A flameless venting system provides a combination of an explosion vent and a flame arrestor, and is designed to absorb the flame arising from combustion. Depending on the design of the flameless venting device, it may mitigate the flame, reduce a pressure pulse emitted by the combustion, and absorb some or all of the particulates arising from, e.g., a combustible dust explosion. A flameless venting system suffers from similar drawbacks as a flame arrestor system: it may be heavy, require a large amount of space for installation, and must be maintained clean from material buildup. In addition, a flameless venting system may require significant refurbishment or even replacement after exposure to a flame (i.e., after activation).

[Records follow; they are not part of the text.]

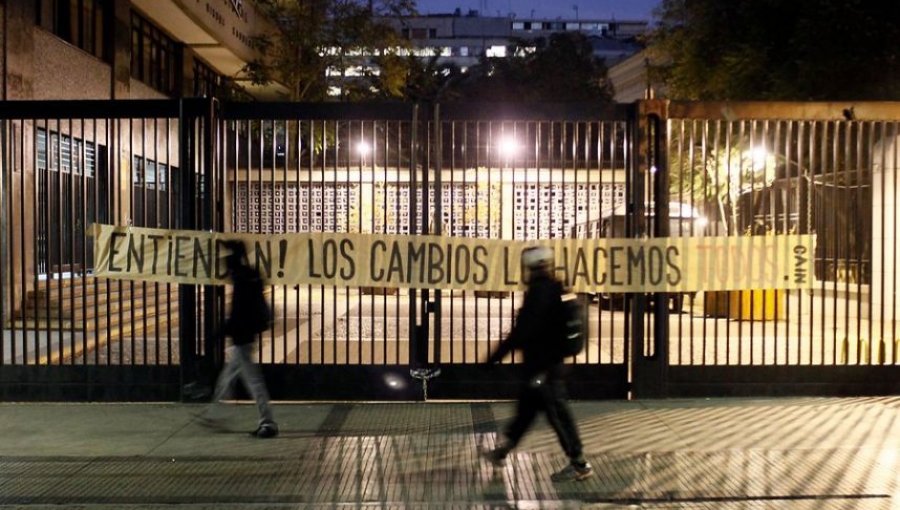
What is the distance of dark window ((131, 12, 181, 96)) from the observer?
22000 mm

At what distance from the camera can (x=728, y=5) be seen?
1716 centimetres

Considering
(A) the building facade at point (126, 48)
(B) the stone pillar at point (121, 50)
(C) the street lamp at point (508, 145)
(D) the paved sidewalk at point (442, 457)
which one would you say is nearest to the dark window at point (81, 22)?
(A) the building facade at point (126, 48)

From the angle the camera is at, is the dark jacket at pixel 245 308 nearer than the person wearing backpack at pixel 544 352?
No

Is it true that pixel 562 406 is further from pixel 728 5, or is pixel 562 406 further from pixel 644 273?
pixel 728 5

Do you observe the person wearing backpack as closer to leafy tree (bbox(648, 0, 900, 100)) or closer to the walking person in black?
the walking person in black

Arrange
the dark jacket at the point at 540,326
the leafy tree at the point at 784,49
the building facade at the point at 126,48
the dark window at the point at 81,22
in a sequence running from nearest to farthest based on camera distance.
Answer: the dark jacket at the point at 540,326 → the leafy tree at the point at 784,49 → the building facade at the point at 126,48 → the dark window at the point at 81,22

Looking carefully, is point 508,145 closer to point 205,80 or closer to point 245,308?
point 245,308

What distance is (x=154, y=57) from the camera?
23531 mm

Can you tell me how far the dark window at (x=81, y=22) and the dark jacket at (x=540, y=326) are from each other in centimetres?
1407

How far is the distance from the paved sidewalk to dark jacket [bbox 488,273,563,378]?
0.91 m

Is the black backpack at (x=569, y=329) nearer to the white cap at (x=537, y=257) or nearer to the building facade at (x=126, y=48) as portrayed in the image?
the white cap at (x=537, y=257)

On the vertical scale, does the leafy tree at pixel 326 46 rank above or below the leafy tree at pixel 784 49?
above

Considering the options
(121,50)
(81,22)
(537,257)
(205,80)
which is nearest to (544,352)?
(537,257)

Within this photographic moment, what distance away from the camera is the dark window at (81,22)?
16828 millimetres
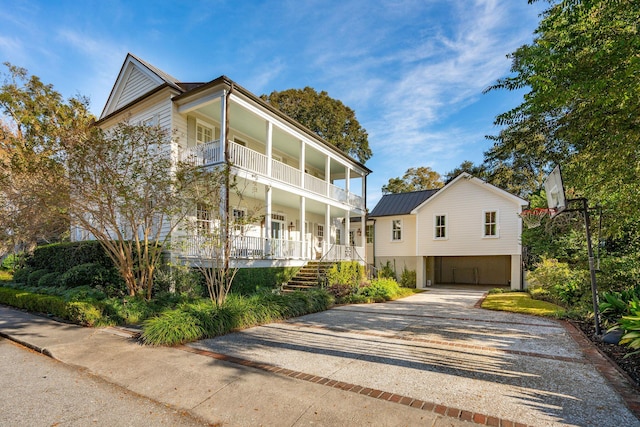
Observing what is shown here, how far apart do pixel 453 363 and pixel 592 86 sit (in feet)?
13.8

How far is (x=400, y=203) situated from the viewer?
2230 centimetres

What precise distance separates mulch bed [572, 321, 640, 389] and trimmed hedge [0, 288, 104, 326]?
9.63 meters

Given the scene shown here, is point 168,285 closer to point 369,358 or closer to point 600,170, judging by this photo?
point 369,358

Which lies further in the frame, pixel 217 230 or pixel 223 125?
pixel 223 125

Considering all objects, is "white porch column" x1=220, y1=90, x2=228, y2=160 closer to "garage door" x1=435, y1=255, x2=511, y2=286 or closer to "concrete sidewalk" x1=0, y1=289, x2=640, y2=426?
"concrete sidewalk" x1=0, y1=289, x2=640, y2=426

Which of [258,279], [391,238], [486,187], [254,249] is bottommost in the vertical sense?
[258,279]

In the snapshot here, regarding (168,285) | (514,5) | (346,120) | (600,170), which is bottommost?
(168,285)

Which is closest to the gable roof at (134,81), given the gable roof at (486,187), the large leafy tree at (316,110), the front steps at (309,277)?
the front steps at (309,277)

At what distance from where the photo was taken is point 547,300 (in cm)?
1162

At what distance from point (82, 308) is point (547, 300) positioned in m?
14.2

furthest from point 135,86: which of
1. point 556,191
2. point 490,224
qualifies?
point 490,224

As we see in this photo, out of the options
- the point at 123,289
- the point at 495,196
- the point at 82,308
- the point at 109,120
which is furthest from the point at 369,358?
the point at 495,196

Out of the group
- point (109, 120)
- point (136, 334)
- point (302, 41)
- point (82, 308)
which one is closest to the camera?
point (136, 334)

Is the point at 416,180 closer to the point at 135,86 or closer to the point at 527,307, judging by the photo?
the point at 527,307
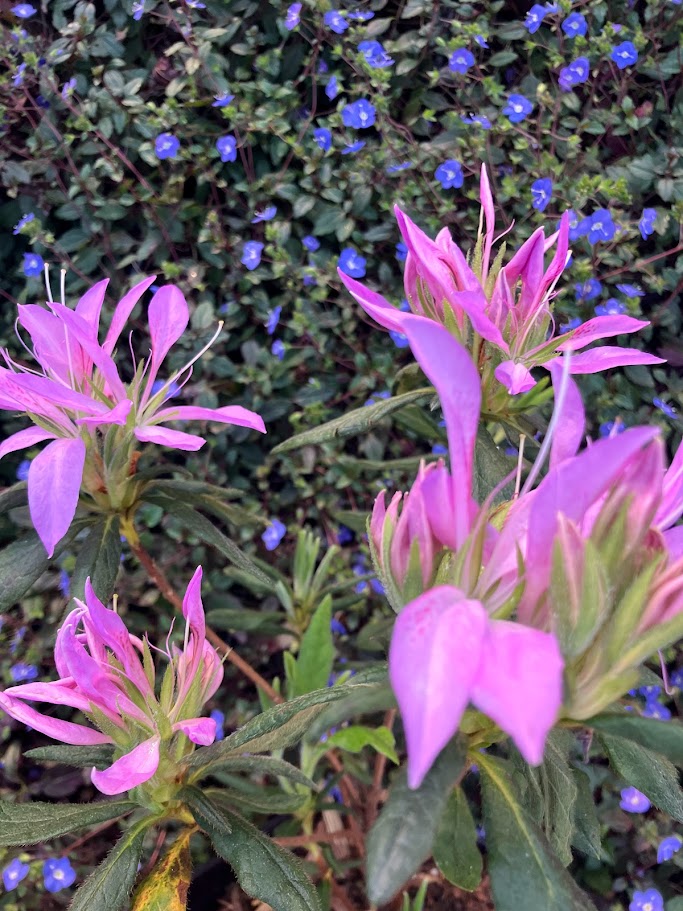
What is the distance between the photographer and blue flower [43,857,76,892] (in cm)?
138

An explosion suppression system does not require the opening of any venting devices in a process or storage enclosure. An explosion suppression system is provided with a device to prevent the full development of an explosion, thereby preventing formation of a flame and associated pressure rise that would otherwise need to be released to the environment. Such a device may include an explosion suppression agent release device, which can release or inject an explosion suppression agent into the enclosure. Explosion suppression systems may be costly. Moreover, an explosion suppression system may rely on numerous suppression agent injection points, which multiply the cost. In addition, an explosion suppression system may not eliminate the potential for a flame to be emitted. Particularly where the process or storage enclosure is open to the environment, a flame may be emitted despite the activation of an explosion suppression system.
In light of the foregoing, there is a need for a flame mitigation system, which reduces the severity of a flame resulting from an explosion, while reducing cost. The flame mitigation system of the present disclosure achieves these, or other, advantages.